COISAS QUE SÓ ACABAM QUANDO TERMINAM
A verdade é que a salada e o passado têm muito em comum: não têm lá muito bom aspeto, mas são inofensivas.
Confesso que na altura do 25 de Abril de 1974 ainda não tinha nascido, viria a nascer um ano depois e num salto de tempo galgamos 51 anos. “O tempo passa, o tempo passa”, repete a voz na minha cabeça entre um suspiro e outro. Assim é, o tempo passa, concordo sempre com a voz da minha cabeça para não deixar a conversa sem ritmo e sem rumo. Mesmo só tendo nascido 1 aninho e mais uns meses e menos alguns dias do 25 de Abril, autorizo-me o atrevimento de refletir em ritmo e rumo sobre o 25 de Abril de 1974.

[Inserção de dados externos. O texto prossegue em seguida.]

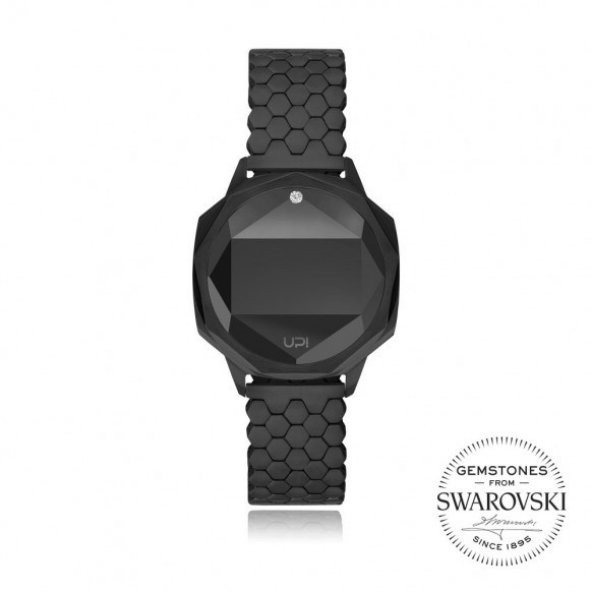 UPWATCH ICONIC ONE SWAROVSKI® BLACK KADIN KOL SAATİ ürün görseli 1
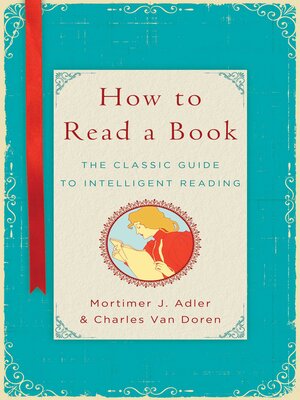 cover image of How to Read a Book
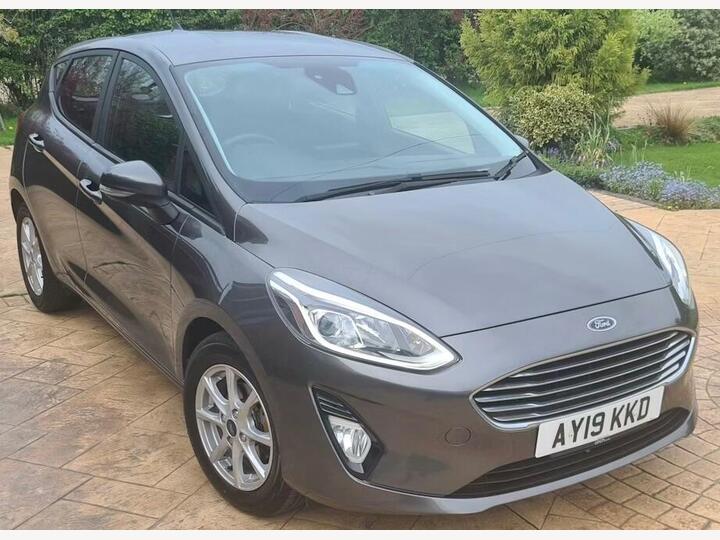 Ford Fiesta 1.0T EcoBoost Zetec Euro 6 (s/s) 5dr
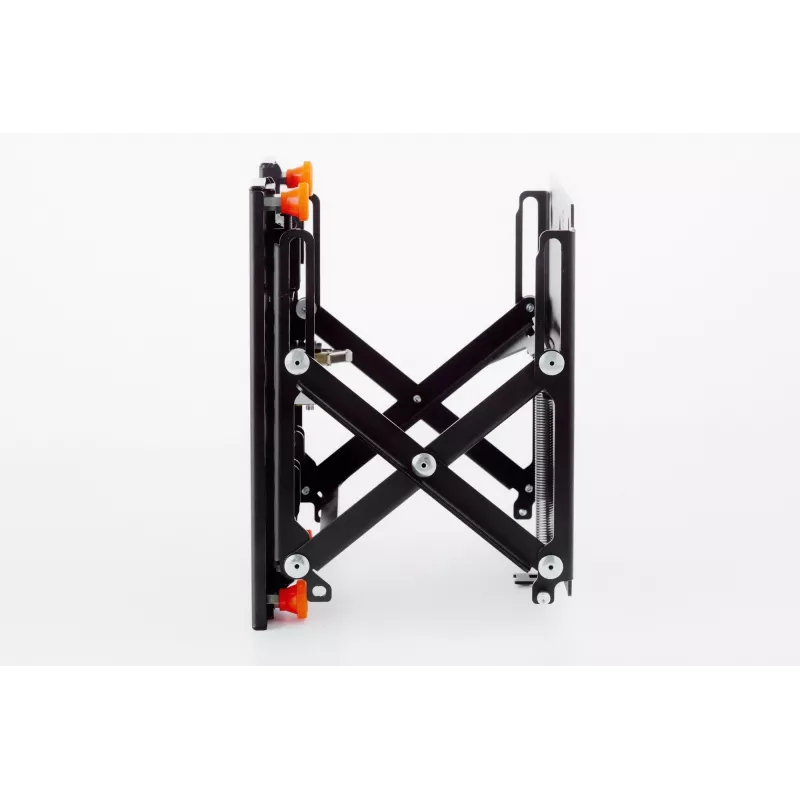EDBAK Wandhalterung | VWPOP40 Video Wall Pop-Out Halterung mit Schnellverschluss | 19-43 Zoll | Maximale Tragfähigkeit 25 kg | Schwarz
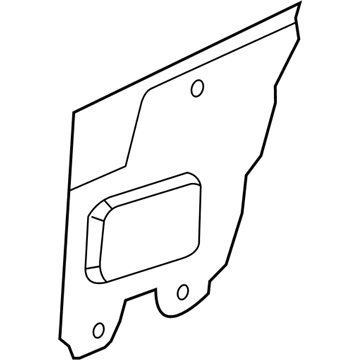 Saturn 15823369 Water Deflector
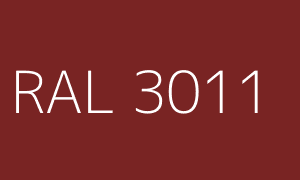 Couleur RAL 3011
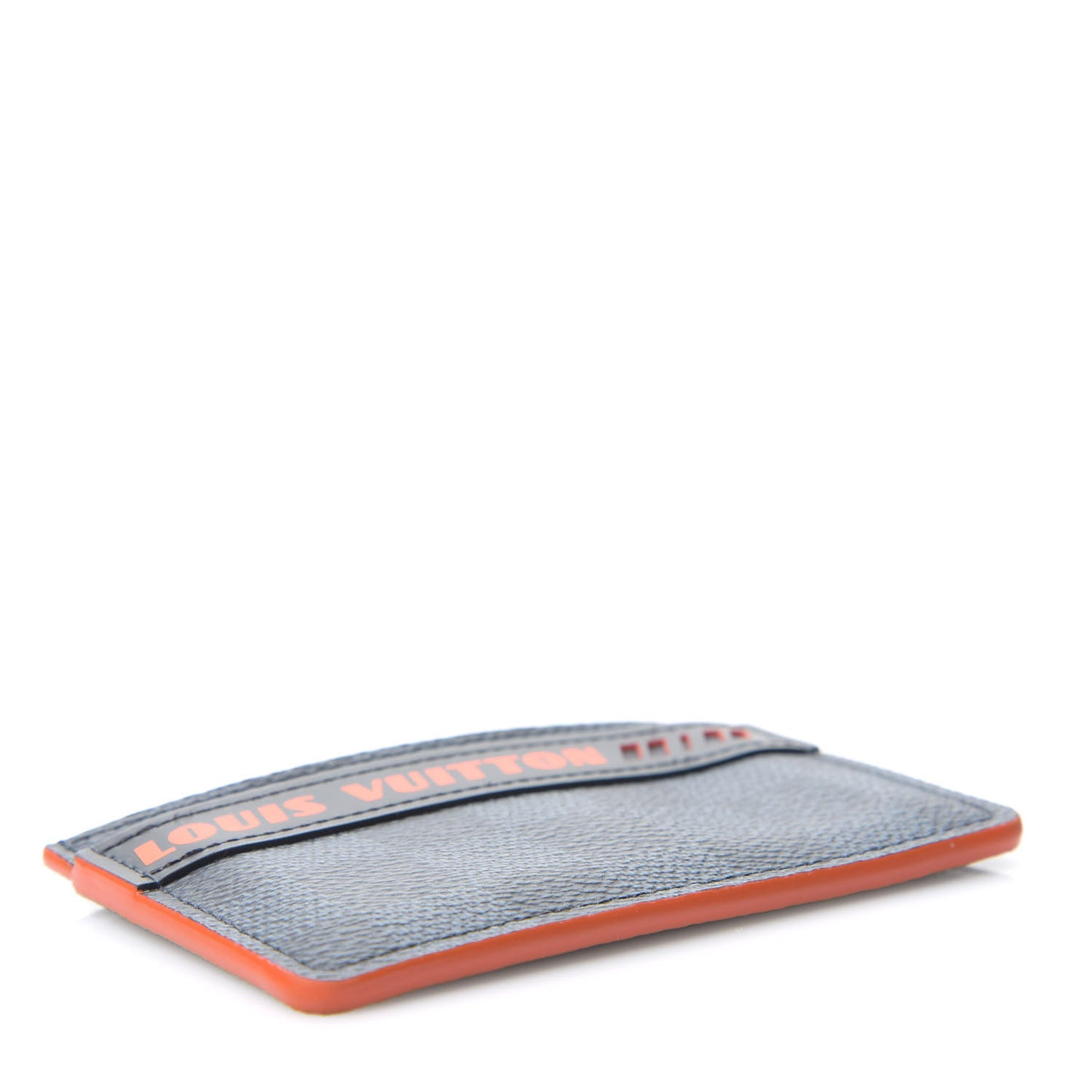 Damier Cobalt Race Porte Cartes Simple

Ritmo e rumo sempre foram dos nossos principais problemas, enquanto portugueses. Começámos uma revolução, que não era como as dos outros países. Não houve tiros a sério, nem lutas engalfinhadas. Tudo muito institucional. O sistema estava instalado meio a dormir embalado pelo silêncio que se fazia sentir em Portugal e um dia acorda com uma revolução. Como fizeram algum barulho, a maioria acordou em alvoroço e sem saber o que significavam as canções revolucionárias tocadas no rádio. Nunca tive a certeza de desejar sair das cascas e por isso nunca senti a revolução como verdadeira. E isso faz alguma diferença, mas é a verdade.
Ritmo e rumo, já disse, era o que nos faltava. Cada português queria ir para um lado com diferentes velocidades, como os presidiários patetas num daqueles filmes de fuga do presídio, presos uns aos outros por algemas nas pernas e, talvez por isso mesmo, nós portugueses, não fomos para muito longe, mais preocupados em lutarmos uns com os outros do que a definir rumo.
Sem ritmo, claro, tentámos arrancar os braços uns dos outros à dentada e assim se deram as várias guerrinhas entre o PCP e o MRPP; entre o PS e o PCP; o ataque selvagem ao primeiro congresso ao CDS que ainda não tinha o PP (Paulo Portas); nem havia o jornal Independente, urbano lisboeta que é o mesmo que dizer cegos no nosso provincianismo de imitar os estrangeiros. Fossem ingleses, russos, cubanos, chineses ou “amaricanos”.
Ritmo e rumo. Os bufos que bufavam que o vizinho era comunista, quando era apenas um pobre pateta que atirava migalhas ao vizinho bufo que vivia por baixo do seu apartamento, filiaram-se logo no PCP ou num partido com a chancela dos defensores do paraíso na União Soviética como “anti-fascista”. Depois do 25 de Abril, vieram os caçadores de “bruxas” e perseguiam todos os que usavam óculos escuros e conduzissem carros maiores do que um Mini - eram potenciais pides. Na realidade eram apenas gente igual a tantos outros, mas com o sol a incomodar muito os olhos.
Todos percebiam de política panfletária e as famílias dividiam-se entre reacionários que não queriam que lhes tirassem o que era seu e progressistas com óculos graduados a vermelho que diziam que todas as críticas à União Soviética eram apenas propaganda americana. Americana, mas dos Estados Unidos da América ou “amaricana”.
Sempre pensei, e ainda continuo a pensar que nos faltava ontem, como hoje, ritmo e rumo. Faço esse comentário, aos meus amigos mas ninguém ri. Estranho, era mesmo uma piada. Onde foi que perdemos o humor?
Não, não sei onde foi que perdemos o humor, nem porque parámos, nem porque estavam a tentar ressuscitar o cadáver do que foi a enorme esperança nascida em Abril de 1974. Talvez tenha a ver com o facto de que com a idade a memória afetiva fica meio fosca e já não sentimos mais o calor que dá a Liberdade de gritar, nem estamos muito preocupados em lembrar misérias antigas em que, provavelmente, nos habituámos a calar. Tem a ver com a realidade de que é tão difícil de encarar e o silêncio foi-nos impregnado no nosso DNA que passou de avós para pais e destes para os filhos. De tanto ouvirmos “a minha política é o trabalho” acabámos por acreditar que a miséria que ganhamos é inevitável.
A ditadura ensinou a odiar em silêncio e habituámo-nos a ter um “bode expiatório” para culpar a frustração que nos teima em dar a mão. Agora não sabemos amar o que desejamos para o Futuro. Essa é que é essa!
É um dos paradigmas de quem chega aos cinquenta anos: o eterno retorno. Estamos sempre a querer voltar para o passado como algo bom ou tendemos a branquear os tempos da “outra senhora”. Ou como diria o meu avô: "Coisas que só acabam quando terminam." A realidade é que ainda nem começaram a sério a promessa que nos fez o 25 de Abril de 1974.